For starters, no one's saying income generation shouldn't be a key goal for every investor; it is, after all, one of two key components of the total-return equation. (The other, obviously, is price appreciation.)

So when I recommend a total-return approach, I'm not saying to gorge yourself exclusively on securities with growth potential but no ability to "show investors the money". (We saw the downside of such strategies during the late 1990s, and it wasn't pretty.)

Income producers--whether bonds or dividend-paying stocks--should clearly be an important component of every investor's toolkit. They should also, arguably, grow in importance as a percentage of our portfolios as we age: Focusing on securities with the ability to pay income adds a valuable quality overlay to a portfolio, as income production can be an important show of an entity's financial wherewithal.

From a practical standpoint, income can also provide a cushion on the downside when the market is falling.

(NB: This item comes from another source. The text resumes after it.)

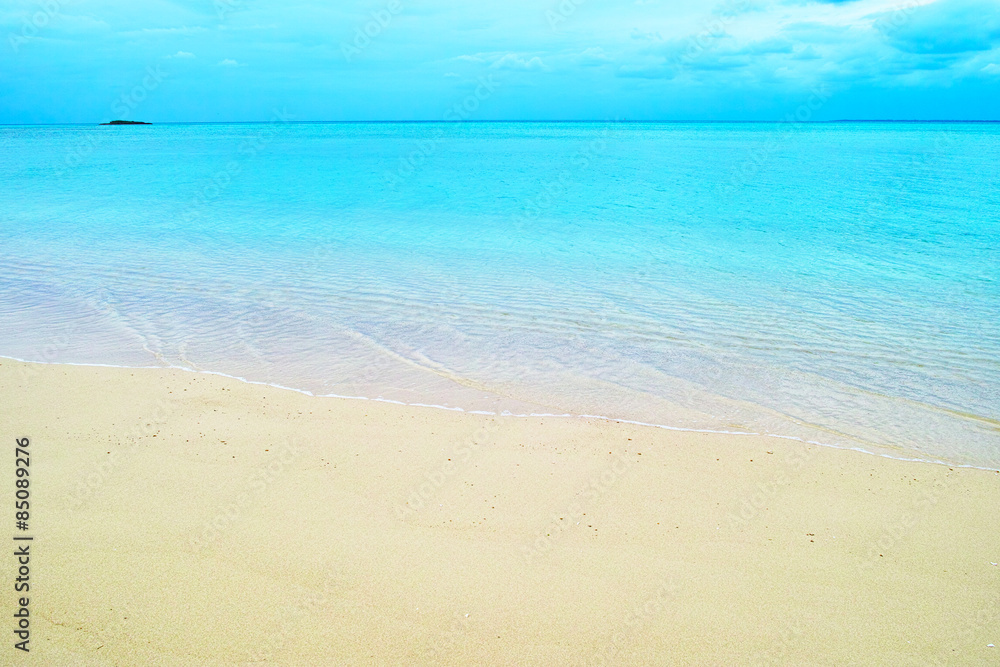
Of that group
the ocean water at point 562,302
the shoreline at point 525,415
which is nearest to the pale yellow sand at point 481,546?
the shoreline at point 525,415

Moreover, what would seem to be another big ideological fissure between the "incomeniks" and the "totalniks"--whether you tap your principal or not--is not as big a division as it might seem.

True, the goal for many income investors is to not touch principal but rather to fund expenses with the income that their portfolios generate. By contrast, total-return investors don't reflexively avoid tapping capital to fund living expenses; retired total-return investors might employ a bucket approach that relies on spending both income distributions and rebalancing proceeds.